ICON CITY THEATER JULY 2017
The Gospel According to Thomas Jefferson, Charles Dickens & Count Leo Tolstoy. Theology in five easy
pieces is the subject of this comedy by Scott Carter, which means a lot of back and forth about religion and
Jesus Christ. These three willful men from history, stuck in a room in the after life
(like the characters in Jean-Paul Sartre’s No Exit), have all written their own version
of the New Testament minusthe “superstitious parts” they’ve rejected. They argue with one another but nobody
emerges as winner of the debate. Carter’s script has the snappy, irreverence of his work as writer for
Real Time with Bill Maher. Andrew Criss as Tolstoy is powerful and peasant-like
while Gregory Issac lends the right ‘aristocratic touch’ to his portrayal of Jefferson. Brian McCann as Charles
Dickens has the zany wild writer thing down pat so that Dickens comes across as the most
contemporary-seeming man on stage.
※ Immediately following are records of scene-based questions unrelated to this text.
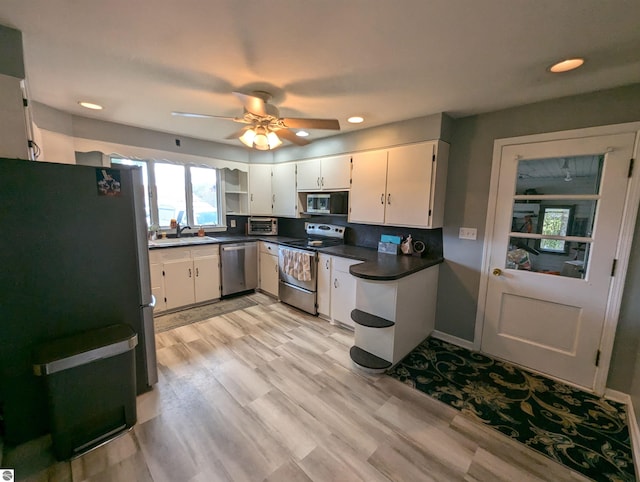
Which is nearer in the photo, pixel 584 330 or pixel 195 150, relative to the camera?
pixel 584 330

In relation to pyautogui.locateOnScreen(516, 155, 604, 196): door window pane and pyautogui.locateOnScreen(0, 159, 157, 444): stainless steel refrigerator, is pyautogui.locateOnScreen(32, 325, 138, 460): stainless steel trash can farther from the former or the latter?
pyautogui.locateOnScreen(516, 155, 604, 196): door window pane

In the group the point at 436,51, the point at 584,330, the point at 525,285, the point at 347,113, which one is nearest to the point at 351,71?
the point at 436,51

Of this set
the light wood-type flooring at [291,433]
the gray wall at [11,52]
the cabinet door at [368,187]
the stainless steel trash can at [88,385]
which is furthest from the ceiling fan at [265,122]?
the light wood-type flooring at [291,433]

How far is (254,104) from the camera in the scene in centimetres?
191

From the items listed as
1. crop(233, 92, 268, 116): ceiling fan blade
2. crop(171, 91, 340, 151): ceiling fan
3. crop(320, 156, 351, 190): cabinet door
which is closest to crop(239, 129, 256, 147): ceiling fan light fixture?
crop(171, 91, 340, 151): ceiling fan

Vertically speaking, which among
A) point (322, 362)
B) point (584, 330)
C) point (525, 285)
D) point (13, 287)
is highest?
point (13, 287)

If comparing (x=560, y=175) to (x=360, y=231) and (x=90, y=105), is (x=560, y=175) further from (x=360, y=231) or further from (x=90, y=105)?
(x=90, y=105)

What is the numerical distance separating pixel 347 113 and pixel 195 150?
2551 mm

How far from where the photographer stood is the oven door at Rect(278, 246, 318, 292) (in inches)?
133

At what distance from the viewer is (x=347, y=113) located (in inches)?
104

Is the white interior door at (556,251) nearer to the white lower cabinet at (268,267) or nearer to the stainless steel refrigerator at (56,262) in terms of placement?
the white lower cabinet at (268,267)

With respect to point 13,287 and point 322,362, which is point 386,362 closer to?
point 322,362

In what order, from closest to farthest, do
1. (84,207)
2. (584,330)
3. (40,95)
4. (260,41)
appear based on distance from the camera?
(260,41) < (84,207) < (584,330) < (40,95)

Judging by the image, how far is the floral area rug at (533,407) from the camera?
1629 mm
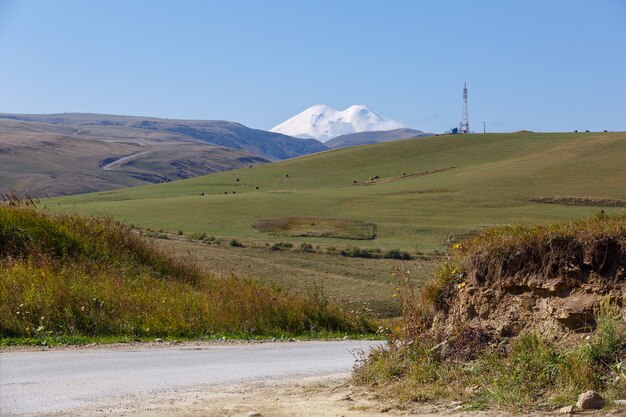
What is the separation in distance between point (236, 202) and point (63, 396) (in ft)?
219

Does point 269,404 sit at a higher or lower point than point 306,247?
higher

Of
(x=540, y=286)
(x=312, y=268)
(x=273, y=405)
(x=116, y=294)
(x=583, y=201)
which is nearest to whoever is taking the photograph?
(x=273, y=405)

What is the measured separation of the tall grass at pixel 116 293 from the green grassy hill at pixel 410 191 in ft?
87.9

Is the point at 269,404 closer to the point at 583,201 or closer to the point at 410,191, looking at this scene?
the point at 583,201

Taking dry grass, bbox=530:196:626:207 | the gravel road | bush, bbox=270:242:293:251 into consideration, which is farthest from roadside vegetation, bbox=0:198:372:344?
dry grass, bbox=530:196:626:207

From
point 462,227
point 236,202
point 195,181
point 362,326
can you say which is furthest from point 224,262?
point 195,181

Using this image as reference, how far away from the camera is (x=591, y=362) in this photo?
7711 mm

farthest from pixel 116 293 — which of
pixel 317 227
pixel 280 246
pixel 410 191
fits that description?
pixel 410 191

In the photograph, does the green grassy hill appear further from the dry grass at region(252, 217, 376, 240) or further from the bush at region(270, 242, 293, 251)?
the bush at region(270, 242, 293, 251)

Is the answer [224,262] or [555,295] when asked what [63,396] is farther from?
[224,262]

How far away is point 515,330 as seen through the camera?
8992 millimetres

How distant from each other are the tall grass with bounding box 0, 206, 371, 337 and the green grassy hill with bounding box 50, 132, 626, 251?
26.8 meters

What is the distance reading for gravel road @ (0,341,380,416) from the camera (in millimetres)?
8961

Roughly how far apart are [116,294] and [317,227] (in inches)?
1768
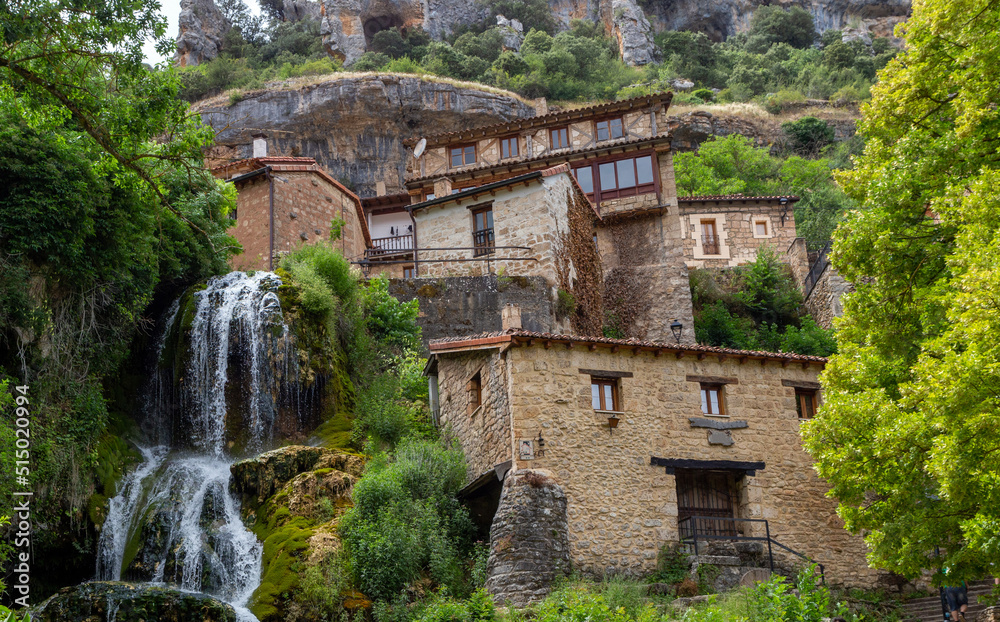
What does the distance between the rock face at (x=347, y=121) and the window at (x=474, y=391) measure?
32.2 m

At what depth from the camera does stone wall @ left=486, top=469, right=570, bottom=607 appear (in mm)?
16219

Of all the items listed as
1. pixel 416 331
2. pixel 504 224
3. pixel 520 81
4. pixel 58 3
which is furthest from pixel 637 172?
pixel 520 81

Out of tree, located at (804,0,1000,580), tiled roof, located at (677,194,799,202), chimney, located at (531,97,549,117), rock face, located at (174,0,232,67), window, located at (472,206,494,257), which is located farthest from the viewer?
rock face, located at (174,0,232,67)

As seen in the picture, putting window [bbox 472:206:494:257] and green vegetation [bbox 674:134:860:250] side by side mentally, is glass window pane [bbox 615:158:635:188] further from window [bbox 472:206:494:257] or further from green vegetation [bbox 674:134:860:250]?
green vegetation [bbox 674:134:860:250]

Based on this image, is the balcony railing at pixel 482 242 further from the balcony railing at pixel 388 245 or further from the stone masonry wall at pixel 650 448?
the stone masonry wall at pixel 650 448

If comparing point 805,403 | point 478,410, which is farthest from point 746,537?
point 478,410

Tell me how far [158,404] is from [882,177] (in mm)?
17721

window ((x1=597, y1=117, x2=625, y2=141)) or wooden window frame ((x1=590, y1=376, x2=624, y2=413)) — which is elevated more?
window ((x1=597, y1=117, x2=625, y2=141))

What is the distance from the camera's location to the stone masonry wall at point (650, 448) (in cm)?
1794

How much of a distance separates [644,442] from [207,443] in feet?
35.0

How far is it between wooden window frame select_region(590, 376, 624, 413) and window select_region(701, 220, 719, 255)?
21250 millimetres

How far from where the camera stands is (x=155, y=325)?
2395cm

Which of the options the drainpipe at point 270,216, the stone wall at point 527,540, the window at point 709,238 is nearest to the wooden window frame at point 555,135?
the window at point 709,238

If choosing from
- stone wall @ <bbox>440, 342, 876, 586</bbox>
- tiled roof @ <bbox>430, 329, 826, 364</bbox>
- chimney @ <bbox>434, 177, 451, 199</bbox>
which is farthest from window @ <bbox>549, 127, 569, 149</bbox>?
stone wall @ <bbox>440, 342, 876, 586</bbox>
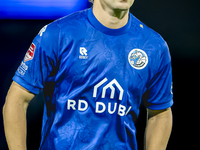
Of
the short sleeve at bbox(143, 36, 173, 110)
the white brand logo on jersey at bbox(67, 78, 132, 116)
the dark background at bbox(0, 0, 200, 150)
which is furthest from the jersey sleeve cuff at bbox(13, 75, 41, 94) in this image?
the dark background at bbox(0, 0, 200, 150)

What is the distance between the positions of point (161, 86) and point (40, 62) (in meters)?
0.49

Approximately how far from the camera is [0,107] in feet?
5.52

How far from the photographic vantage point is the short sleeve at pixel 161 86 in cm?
111

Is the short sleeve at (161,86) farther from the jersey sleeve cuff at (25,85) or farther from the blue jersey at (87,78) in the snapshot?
the jersey sleeve cuff at (25,85)

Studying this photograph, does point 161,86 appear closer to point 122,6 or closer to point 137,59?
point 137,59

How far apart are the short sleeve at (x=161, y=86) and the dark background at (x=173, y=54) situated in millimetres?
632

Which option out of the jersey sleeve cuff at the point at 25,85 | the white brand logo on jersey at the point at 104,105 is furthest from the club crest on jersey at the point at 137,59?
the jersey sleeve cuff at the point at 25,85

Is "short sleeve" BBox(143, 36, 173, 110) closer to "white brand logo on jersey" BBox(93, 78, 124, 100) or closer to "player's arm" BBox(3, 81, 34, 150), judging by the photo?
"white brand logo on jersey" BBox(93, 78, 124, 100)

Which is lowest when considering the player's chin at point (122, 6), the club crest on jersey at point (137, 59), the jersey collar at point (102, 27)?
the club crest on jersey at point (137, 59)

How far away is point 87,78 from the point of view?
1.01 metres

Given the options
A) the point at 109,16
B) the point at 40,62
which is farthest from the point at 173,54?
the point at 40,62

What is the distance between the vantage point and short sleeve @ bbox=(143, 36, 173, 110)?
1107 millimetres

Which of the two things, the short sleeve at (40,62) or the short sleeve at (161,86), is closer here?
the short sleeve at (40,62)

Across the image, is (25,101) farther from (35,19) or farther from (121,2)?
(35,19)
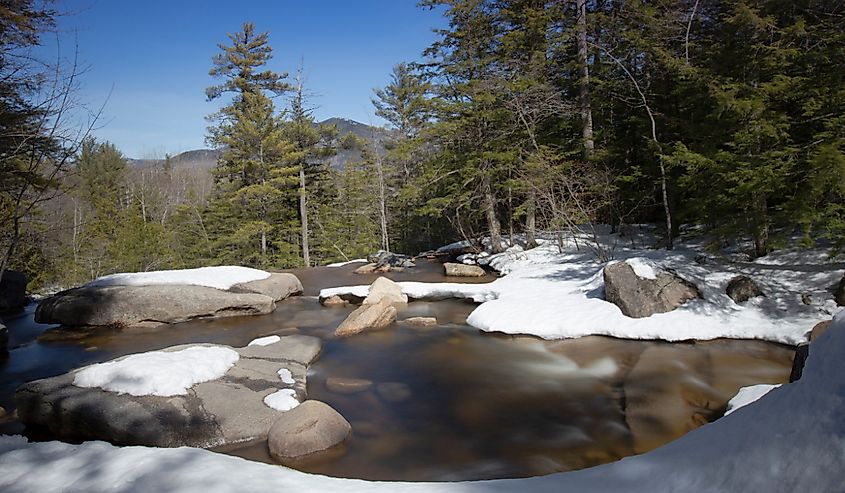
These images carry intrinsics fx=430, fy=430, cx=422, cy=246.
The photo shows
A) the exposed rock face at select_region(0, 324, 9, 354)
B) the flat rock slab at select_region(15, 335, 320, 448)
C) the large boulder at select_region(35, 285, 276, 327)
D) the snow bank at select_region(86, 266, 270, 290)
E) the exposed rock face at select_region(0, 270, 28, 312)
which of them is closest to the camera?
the flat rock slab at select_region(15, 335, 320, 448)

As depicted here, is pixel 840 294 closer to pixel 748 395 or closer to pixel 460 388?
pixel 748 395

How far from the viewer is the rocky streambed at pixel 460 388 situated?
4605mm

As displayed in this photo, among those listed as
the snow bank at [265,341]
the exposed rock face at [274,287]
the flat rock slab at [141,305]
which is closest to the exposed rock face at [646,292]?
the snow bank at [265,341]

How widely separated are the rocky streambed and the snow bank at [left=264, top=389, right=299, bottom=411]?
0.36ft

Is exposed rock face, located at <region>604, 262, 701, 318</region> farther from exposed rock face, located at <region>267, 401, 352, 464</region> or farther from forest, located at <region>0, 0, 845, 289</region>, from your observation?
exposed rock face, located at <region>267, 401, 352, 464</region>

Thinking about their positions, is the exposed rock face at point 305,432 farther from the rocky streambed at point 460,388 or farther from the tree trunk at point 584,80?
the tree trunk at point 584,80

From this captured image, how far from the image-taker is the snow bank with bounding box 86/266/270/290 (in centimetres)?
1061

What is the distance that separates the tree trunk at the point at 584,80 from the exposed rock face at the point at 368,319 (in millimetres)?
9632

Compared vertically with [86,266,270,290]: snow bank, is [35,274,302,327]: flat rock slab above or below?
below

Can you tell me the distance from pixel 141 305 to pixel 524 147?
1369 centimetres

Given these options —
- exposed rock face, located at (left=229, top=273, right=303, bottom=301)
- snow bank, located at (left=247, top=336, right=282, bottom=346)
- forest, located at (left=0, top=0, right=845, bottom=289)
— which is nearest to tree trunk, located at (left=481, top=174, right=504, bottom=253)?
forest, located at (left=0, top=0, right=845, bottom=289)

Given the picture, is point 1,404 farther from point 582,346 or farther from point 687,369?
point 687,369

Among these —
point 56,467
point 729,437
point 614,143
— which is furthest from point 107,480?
point 614,143

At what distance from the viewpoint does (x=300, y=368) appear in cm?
662
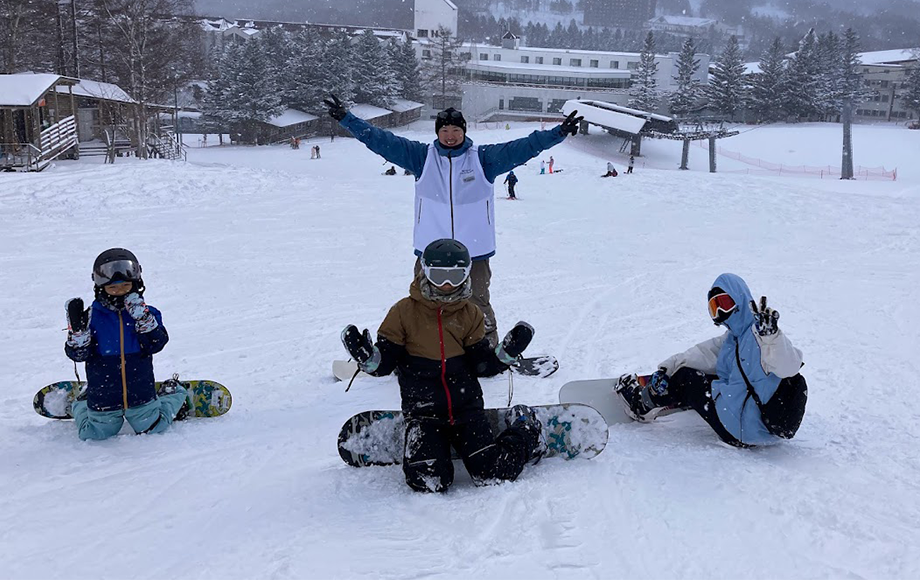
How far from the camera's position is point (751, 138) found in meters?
50.8

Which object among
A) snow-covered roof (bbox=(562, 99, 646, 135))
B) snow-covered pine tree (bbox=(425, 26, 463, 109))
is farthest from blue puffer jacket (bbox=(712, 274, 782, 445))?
snow-covered pine tree (bbox=(425, 26, 463, 109))

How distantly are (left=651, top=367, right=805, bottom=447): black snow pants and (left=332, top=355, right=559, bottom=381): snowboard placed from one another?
51.2 inches

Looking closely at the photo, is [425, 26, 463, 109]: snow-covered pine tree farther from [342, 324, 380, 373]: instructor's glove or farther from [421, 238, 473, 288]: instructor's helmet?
[342, 324, 380, 373]: instructor's glove

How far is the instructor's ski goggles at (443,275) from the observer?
11.1ft

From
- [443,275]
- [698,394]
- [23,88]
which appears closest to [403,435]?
[443,275]

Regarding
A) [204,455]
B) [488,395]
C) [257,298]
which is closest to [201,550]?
[204,455]

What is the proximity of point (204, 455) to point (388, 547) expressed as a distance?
5.37 ft

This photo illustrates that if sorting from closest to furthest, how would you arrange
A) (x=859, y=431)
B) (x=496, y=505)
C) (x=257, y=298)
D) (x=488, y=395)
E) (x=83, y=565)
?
1. (x=83, y=565)
2. (x=496, y=505)
3. (x=859, y=431)
4. (x=488, y=395)
5. (x=257, y=298)

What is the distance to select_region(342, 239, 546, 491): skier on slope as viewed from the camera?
3.34 m

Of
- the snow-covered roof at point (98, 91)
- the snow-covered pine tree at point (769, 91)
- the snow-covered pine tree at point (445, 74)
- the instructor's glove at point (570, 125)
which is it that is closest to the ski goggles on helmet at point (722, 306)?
the instructor's glove at point (570, 125)

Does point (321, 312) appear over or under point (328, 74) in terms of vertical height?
under

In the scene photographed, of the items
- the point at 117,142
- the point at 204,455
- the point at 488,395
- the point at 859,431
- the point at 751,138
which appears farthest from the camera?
the point at 751,138

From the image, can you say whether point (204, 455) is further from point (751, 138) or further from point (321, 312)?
point (751, 138)

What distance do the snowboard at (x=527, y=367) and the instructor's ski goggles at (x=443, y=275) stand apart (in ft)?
6.49
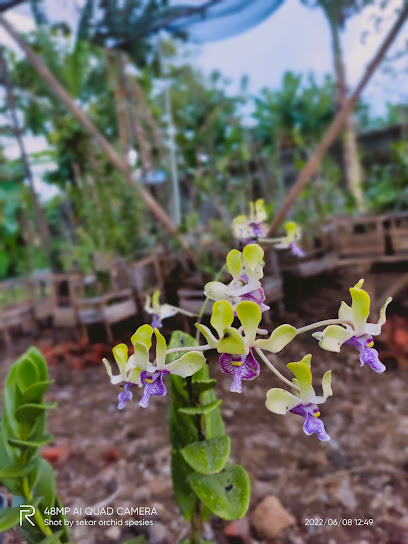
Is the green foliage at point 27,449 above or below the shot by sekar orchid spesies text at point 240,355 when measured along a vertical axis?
below

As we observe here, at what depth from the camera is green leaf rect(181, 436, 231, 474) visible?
0.39 meters

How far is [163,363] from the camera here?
0.30 m

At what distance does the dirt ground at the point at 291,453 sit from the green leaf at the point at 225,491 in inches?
4.6

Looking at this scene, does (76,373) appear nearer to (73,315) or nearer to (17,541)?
(73,315)

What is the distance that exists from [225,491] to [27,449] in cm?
26

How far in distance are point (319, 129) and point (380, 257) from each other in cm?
173

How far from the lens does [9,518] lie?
448 mm

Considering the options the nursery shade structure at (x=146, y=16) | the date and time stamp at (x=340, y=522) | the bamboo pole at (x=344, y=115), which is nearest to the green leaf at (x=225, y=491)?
the date and time stamp at (x=340, y=522)

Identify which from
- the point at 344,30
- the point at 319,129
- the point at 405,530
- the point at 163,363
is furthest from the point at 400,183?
the point at 163,363

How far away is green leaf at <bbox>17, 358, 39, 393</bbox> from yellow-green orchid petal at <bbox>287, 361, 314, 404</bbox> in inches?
14.3

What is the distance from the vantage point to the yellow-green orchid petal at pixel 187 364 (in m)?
0.30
Unfortunately the play ends with a preachy condemnation of
Jefferson’s having owned slaves while “hypocritically” writing so eloquently about human rights
and equality. Carter’s script obsesses on Jefferson’s sins despite the fact that in the
18th Century the notion of equality did not apply to slaves. The tiresome practice of judging famous
people of the past based on contemporary standards and values should die a quick death.
(The Lantern Theater, until July 2)
Red Velvet. Not the cake, mind you, but Lolita Chakrabarti’s drama of intrigue and riots on the streets of London
protesting the Slavery Abolition Act as the first black man to portray Othello takes to the stage. This
September 7- October 8, 2017
Lantern production will set the tone for the fall season which will include two additional politically oriented
dramas, the WW II Nazi-German play, The Craftsman by Bruce Graham and Copenhagen
by Michael Frayn. Lantern’s spring 2018 program brings some fresh air into the house with its production
of the delightful French comedy, Don’t Dress for Dinner.
Souvenir, A Fantasia on the Life of Florence Foster Jenkins. Don’t believe it when they say that
money can’t buy everything or that persistence can’t win out over talent. A big Cash Cow certainly
opened doors for the highly untalented but charismatic socialite, Florence Jenkins, who achieved international
fame as a coloratura soprano. The productions at Walnut Street Theater’s Independence Studio on 3 just keep
getting better and better. (September 12-October 15, 2017).
American Canvas. Whatever happened to this potentially marvelous play about Philadelphia painter
Thomas Eakins? Philadelphia Theater Company had it all planned out but then substituted
The Absolute Brightness of Leonard Pelkey
at the last minute. Will there even be a Thomas Eakins play on a Center City stage?
HIR. This disturbing play, directed by Jarrod Markman, shows what can happen when an abused wife, Paige
(Marcia Saunders) becomes an abuser herself after her husband’s debilitating stroke.
She feeds husband Arnold (John Morrison) mind altering tranquilizers, spanks him, dresses
him in a woman’s nightgown and then hoses him down like an animal when it’s time to give
him his shower. Her life of domestic revenge borders on the diabolical as she systematically
destroys the lives of her two children, Max (Eppchez!), a transgender male and her normal, ex-Marine
son Issac (Kevin Meehan), just home from a war zone.
Playwright Taylor Mac, who describes himself as “genderqueer, or a little bit of everything,” casts a satirically
hard look at the ‘revolutionary’ world of gender identity with its 52 genders and ‘anything goes’ philosophy.
He does this with as much harshness as he critiques the rabid All in the Family roots that once
defined Paige’s family life. Eppchez! is charming as Max and Saunders is so convincingly horrible as
Paige that this reviewer had to fight fantasies about dousing her with eggs or containers of potato salad. Mac,
in commenting about HIR, wrote that “there’s this whole generation of older, white men who are filled
with rage right now, because they watch Fox News all day long and they feel like they’re not part
of the culture…” But in HIR it is the men,albeit their faults, who are the sane ones.